Molti studi sul corpo umano confermano che le microplastiche sono anche dentro di noi e hanno raggiunto la capacità di attraversare le barriere della placenta e del cervello, causando persino infiammazione polmonare cronica (che può portare al cancro ai polmoni), disfunzioni del sistema immunitario, problemi cardiovascolari e disturbi endocrini.
Infine, contaminano gli ecosistemi, interrompendo le catene alimentari e danneggiando piante e animali attraverso la bioaccumulazione.
Come agire?
I risultati servono a generare consapevolezza e sottolineano l’urgenza per l’industria di produrre calzature e abbigliamento che non rilascino microplastiche nell’ambiente. Questa ricerca pone la domanda su quali azioni correttive siano necessarie e praticabili. Per il futuro, i ricercatori hanno suggerito diverse misure pratiche per gli escursionisti, specialmente in aree ad alto traffico come i laghi di Adirondacks:
- Considerare l’utilizzo di scarpe con suola in gomma dura, che rilasciano meno plastica rispetto alle suole morbide.

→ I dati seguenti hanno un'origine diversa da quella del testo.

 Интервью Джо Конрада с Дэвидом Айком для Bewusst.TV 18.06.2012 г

- Indossare strati sintetici sotto indumenti realizzati con fibre naturali.
- Seguire rigorosamente i principi di non lasciare tracce, assicurandosi di portare via tutti i rifiuti, inclusa la plastica monouso, che altrimenti si degraderebbe in microplastiche.

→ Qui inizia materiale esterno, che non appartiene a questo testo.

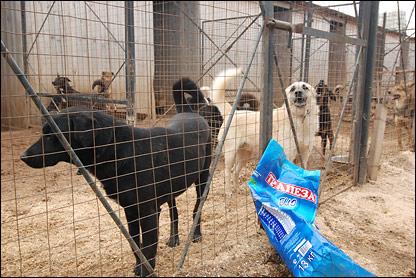 Собаки и корм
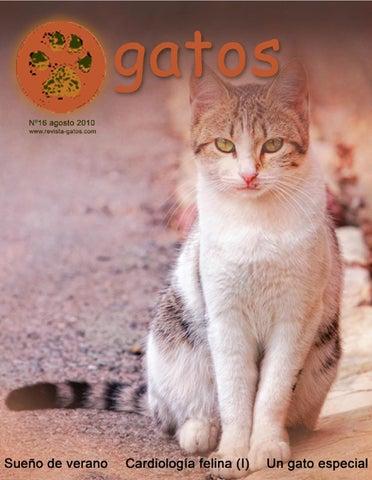 Revista Gatos N16 by Revista Gatos - issuu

L’aumento della popolarità delle escursioni e delle attività ricreative all’aperto, in particolare dopo la pandemia, rende cruciale mitigare l’impatto dei prodotti di consumo sull’ambiente naturale. Polimeri e additivi presenti nell’abbigliamento e nelle calzature outdoor sono riconosciuti come fattori che contribuiscono in modo significativo alla contaminazione nelle aree naturali ad alto traffico pedonale.